------ Texto apresentado ------

Saúde mental materna e depressão pós-parto, por Déa Aguiar

Autora: Déa Aguiar

Déa Aguiar - nasceu para cuidar de gente. Cantora, modelo plus size, mãe de três, amante das palavras. Idealizadora da Aêarana Hum

Hoje é dia da Saúde Mental Materna – precisamos falar sobre depressão pós-parto, pois, a cada quatro mulheres, uma sofrerá com esta doença. Por isso, confira o texto da Déa Aguiar:

Ela é sorrateira. Beneficia-se da negação, da exaustão e do preconceito.

Começou com insônia, depois a irritabilidade e então hipersensibilidade à luz e sons. Tudo muito bem justificado, afinal, um recém nascido traz uma grande demanda. Respiro fundo – vai passar!

Parece que o mundo está ligado num amplificador; o cachorro que se coça, a colher mexendo o café na xícara, a respiração das pessoas. O sono vem, mas o barulho dos pensamentos é ensurdecedor.

------ Dados fornecidos ------

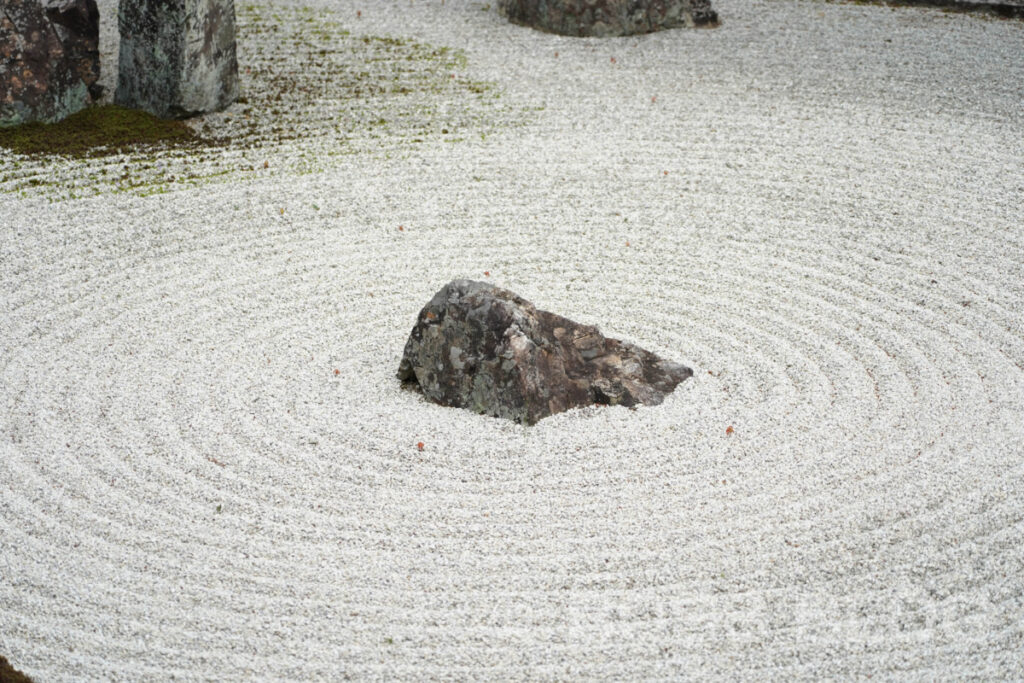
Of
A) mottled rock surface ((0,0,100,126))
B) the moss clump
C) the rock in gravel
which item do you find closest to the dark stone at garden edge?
the rock in gravel

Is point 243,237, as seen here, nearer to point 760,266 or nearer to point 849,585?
point 760,266

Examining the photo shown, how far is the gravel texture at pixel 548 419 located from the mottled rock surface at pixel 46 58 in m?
1.22

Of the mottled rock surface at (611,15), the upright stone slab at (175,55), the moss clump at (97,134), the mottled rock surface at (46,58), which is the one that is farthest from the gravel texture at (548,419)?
the mottled rock surface at (611,15)

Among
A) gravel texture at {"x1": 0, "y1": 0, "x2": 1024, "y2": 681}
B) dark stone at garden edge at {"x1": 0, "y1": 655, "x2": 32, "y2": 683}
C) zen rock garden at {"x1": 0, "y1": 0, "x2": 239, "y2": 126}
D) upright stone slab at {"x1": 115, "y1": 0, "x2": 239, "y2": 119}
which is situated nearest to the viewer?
dark stone at garden edge at {"x1": 0, "y1": 655, "x2": 32, "y2": 683}

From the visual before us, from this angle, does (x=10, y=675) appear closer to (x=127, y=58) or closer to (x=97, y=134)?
(x=97, y=134)

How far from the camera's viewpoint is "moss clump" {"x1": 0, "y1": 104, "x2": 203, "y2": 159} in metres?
11.5

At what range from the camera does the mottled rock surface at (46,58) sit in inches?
456

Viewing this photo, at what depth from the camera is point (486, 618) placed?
5.45 m

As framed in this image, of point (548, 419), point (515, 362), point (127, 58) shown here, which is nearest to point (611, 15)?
point (127, 58)

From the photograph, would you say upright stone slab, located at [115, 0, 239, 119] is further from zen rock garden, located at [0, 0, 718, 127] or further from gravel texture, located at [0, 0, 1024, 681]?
gravel texture, located at [0, 0, 1024, 681]

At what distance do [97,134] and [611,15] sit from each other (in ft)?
24.2

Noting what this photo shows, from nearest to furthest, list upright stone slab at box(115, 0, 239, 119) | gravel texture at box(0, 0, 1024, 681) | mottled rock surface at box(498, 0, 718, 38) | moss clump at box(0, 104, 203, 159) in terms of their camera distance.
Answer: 1. gravel texture at box(0, 0, 1024, 681)
2. moss clump at box(0, 104, 203, 159)
3. upright stone slab at box(115, 0, 239, 119)
4. mottled rock surface at box(498, 0, 718, 38)

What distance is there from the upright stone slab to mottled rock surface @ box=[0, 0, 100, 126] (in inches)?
16.4

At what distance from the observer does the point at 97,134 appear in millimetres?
11906
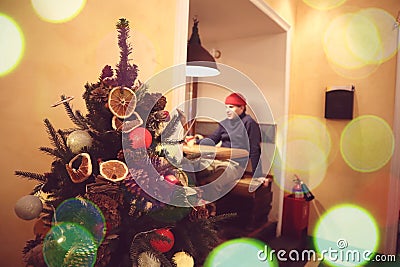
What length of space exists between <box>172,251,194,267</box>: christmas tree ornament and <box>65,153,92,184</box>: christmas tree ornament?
1.03ft

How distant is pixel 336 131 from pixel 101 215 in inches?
114

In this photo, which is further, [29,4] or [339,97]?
[339,97]

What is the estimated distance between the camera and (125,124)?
77 cm

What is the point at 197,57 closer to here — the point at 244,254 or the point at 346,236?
the point at 244,254

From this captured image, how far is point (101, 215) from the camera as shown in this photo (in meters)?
0.71

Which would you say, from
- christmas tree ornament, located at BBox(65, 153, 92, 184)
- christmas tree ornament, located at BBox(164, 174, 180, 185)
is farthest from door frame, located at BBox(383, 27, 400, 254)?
christmas tree ornament, located at BBox(65, 153, 92, 184)

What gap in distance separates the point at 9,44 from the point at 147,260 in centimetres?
82

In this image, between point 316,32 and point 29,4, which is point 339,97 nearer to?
point 316,32

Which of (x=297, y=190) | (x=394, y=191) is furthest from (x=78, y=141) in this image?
(x=394, y=191)

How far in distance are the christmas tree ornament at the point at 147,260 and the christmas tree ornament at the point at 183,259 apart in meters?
0.05

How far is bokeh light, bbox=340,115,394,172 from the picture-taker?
9.21 ft

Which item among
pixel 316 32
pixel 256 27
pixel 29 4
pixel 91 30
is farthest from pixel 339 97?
pixel 29 4

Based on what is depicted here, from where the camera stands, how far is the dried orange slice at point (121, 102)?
774 mm

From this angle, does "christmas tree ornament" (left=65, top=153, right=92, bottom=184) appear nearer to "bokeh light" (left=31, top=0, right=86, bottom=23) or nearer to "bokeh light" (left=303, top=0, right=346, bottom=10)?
"bokeh light" (left=31, top=0, right=86, bottom=23)
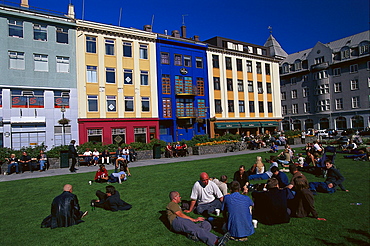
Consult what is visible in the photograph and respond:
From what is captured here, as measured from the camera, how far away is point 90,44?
3262 cm

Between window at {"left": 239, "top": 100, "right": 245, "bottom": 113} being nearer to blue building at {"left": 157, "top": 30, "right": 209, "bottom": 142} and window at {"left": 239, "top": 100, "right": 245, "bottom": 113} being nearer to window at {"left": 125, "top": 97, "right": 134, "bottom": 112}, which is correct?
blue building at {"left": 157, "top": 30, "right": 209, "bottom": 142}

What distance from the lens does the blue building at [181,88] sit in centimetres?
3791

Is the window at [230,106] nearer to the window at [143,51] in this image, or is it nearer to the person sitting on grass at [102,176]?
the window at [143,51]

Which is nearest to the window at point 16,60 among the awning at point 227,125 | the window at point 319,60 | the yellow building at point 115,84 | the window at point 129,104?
the yellow building at point 115,84

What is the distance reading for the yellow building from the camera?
104ft

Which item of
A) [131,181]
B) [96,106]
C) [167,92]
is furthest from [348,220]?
[167,92]

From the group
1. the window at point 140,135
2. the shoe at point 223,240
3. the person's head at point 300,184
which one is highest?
the window at point 140,135

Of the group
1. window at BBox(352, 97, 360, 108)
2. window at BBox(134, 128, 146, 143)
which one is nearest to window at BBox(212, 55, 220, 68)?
window at BBox(134, 128, 146, 143)

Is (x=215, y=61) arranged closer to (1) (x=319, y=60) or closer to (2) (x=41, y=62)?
(2) (x=41, y=62)

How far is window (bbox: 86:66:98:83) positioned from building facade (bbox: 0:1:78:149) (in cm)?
159

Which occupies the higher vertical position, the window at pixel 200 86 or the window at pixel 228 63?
the window at pixel 228 63

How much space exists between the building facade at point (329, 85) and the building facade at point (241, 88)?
813 cm

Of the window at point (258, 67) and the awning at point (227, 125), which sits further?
the window at point (258, 67)

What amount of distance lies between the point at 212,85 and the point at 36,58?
24.1 m
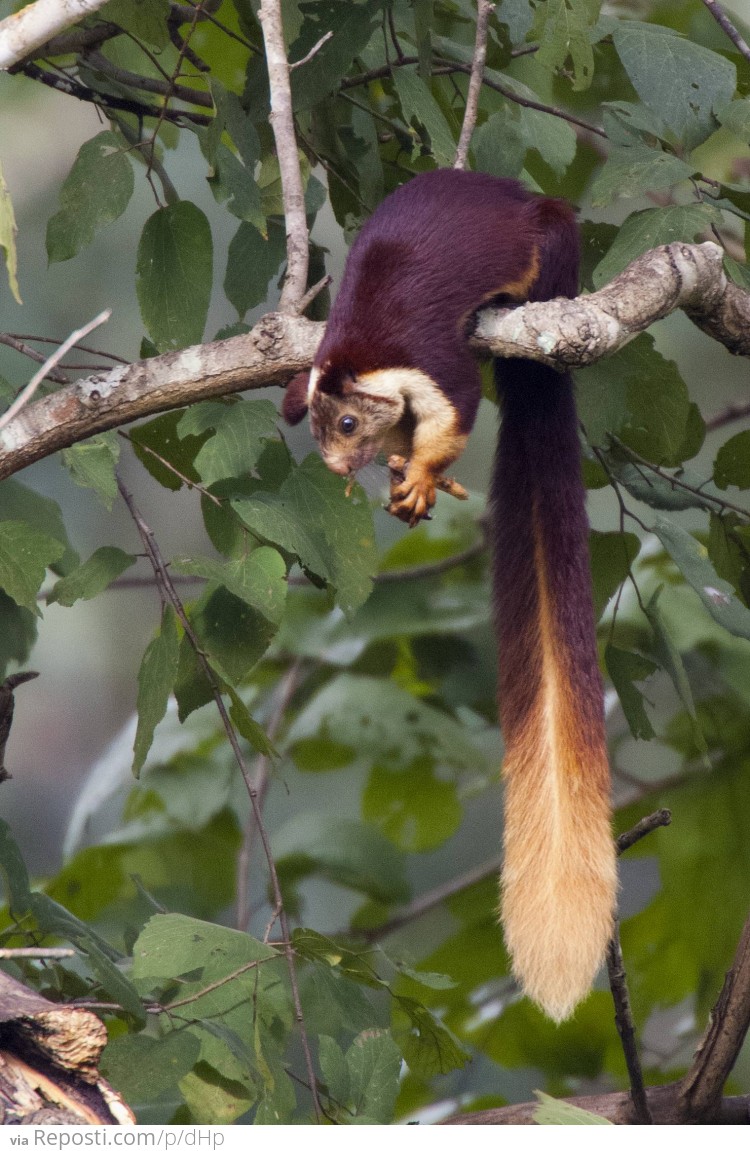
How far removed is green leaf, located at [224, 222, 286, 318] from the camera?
973 millimetres

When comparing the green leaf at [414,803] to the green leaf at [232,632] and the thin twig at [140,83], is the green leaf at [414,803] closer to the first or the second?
the green leaf at [232,632]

------

Tarefas a realizar -
**1)** De acordo com o texto sobre depressão pós-parto, quantas mulheres sofrerão com essa doença?
**2)** Substitua "insônia" por "cansaço" e escreva de novo o trecho do texto sobre depressão pós-parto que começa em "Hoje é dia da" e segue até "fundo – vai passar!".
Os registros não têm relação com o texto.

Respostas a seguir -
**1)** Uma a cada quatro mulheres.

**2)**
Hoje é dia da Saúde Mental Materna – precisamos falar sobre depressão pós-parto, pois, a cada quatro mulheres, uma sofrerá com esta doença. Por isso, confira o texto da Déa Aguiar:

Ela é sorrateira. Beneficia-se da negação, da exaustão e do preconceito.

Começou com cansaço, depois a irritabilidade e então hipersensibilidade à luz e sons. Tudo muito bem justificado, afinal, um recém nascido traz uma grande demanda. Respiro fundo – vai passar!